_DOCUMENT TEXT:_
________________________
But what did it smell like? That seems more elusive, but just as important. Smell is critical to forming memories, and recent research has highlighted links between odors/scents and the formation of memories, especially episodic and emotional memories, and summarized well here and here. So knowing what the past smelled like–and that is a crazy big generalization–would help us understand the way people experienced their lives and formed memories, like Proust and his madeleines.

But it’s easy, you say, the past smelled of horse dung, urine, and wood smoke, and to a degree it did. But yesterday, sitting on the hill of the John Brown House watching weather slowly come in from up the Bay, I thought of the smells of Providence. The lawn smelled of dry mowed grass, because it had been mowed in the sun on Monday. The wind smelled of fish and salt water as it whipped up off Narragansett Bay, and I thought of the smell of the shift, apron and shirt washed at the farm on Saturday, and realized we forget the smell of laundry.

When we unpack from an event, the house smells different: things reek of wood smoke, sweat, and black powder, and sometimes rain. The smoke smells a little different each time, depending on the wood we burn. But the things from the farm smelled really different, and it was the laundry. It smelled of fat.

Basic soap is made of fat rendered with wood ash and lye, though fancy soaps used olive oil instead of animal fat. So my laundry smelled of the soap that was used, just as it does today, but this soap had both a softer and a stronger odor. That is, there wasn’t the bite of chemical backlash you get with some detergents, but one shirt, one shift, and one apron, folded, created a marked island of scent in the corner of the room.

If I had been sitting in mowed grass on the slope of Power Street 213 years ago, I would have smelled my self (wood smoke, laundry soap, sweat), the grass, and the fishy wet wind from the Bay in addition to whatever was rotting in the midden or festering the street where the horses had been. Spices and oranges on the docks might add to the wind from the Bay, and I like to think that all together, in the 18th century, Providence smelled like possibility.
________________________
_YOUR INSTRUCTIONS:_ Please revise the piece on past smells from "But it’s easy, you" up to and including "smelled of fat.", putting "washing" wherever "laundry" appears.

_GIVEN RECORDS:_
________________________
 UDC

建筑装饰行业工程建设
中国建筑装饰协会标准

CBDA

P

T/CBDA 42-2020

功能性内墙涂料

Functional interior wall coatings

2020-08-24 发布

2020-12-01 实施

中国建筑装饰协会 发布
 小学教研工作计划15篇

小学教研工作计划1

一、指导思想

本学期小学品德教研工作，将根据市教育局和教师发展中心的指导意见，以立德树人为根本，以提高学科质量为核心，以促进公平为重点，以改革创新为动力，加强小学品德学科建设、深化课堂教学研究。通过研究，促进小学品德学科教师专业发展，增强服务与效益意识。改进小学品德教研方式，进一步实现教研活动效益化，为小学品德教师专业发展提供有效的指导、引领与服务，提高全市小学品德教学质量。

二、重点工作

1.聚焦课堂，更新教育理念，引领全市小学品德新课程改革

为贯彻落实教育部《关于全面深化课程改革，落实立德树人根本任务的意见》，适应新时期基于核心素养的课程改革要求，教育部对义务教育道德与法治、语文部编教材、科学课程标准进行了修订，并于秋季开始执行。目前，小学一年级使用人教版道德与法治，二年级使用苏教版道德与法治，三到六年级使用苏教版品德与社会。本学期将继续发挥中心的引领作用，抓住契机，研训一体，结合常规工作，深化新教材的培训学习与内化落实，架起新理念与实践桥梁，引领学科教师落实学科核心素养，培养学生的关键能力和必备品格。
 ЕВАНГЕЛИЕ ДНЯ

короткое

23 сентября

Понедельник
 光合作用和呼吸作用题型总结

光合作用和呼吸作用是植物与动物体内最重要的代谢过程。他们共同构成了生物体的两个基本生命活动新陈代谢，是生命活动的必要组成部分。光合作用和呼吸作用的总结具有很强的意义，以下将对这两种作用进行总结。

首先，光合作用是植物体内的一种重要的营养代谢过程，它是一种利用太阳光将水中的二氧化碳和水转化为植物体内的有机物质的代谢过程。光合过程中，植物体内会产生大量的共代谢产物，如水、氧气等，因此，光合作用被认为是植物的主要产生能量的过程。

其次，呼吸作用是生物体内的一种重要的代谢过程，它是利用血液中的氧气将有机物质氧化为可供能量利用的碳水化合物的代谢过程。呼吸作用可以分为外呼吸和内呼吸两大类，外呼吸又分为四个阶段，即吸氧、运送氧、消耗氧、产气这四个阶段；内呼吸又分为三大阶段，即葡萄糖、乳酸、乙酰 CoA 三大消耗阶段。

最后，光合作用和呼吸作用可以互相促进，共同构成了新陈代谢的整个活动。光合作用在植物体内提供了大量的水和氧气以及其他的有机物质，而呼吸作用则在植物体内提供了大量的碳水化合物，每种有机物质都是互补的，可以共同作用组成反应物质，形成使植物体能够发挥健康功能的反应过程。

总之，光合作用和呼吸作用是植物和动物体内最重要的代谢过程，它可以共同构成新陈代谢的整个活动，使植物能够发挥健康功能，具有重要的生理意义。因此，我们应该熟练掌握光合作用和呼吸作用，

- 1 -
________________________
_EXERCISE RESULT:_
But it’s easy, you say, the past smelled of horse dung, urine, and wood smoke, and to a degree it did. But yesterday, sitting on the hill of the John Brown House watching weather slowly come in from up the Bay, I thought of the smells of Providence. The lawn smelled of dry mowed grass, because it had been mowed in the sun on Monday. The wind smelled of fish and salt water as it whipped up off Narragansett Bay, and I thought of the smell of the shift, apron and shirt washed at the farm on Saturday, and realized we forget the smell of washing.

When we unpack from an event, the house smells different: things reek of wood smoke, sweat, and black powder, and sometimes rain. The smoke smells a little different each time, depending on the wood we burn. But the things from the farm smelled really different, and it was the washing. It smelled of fat.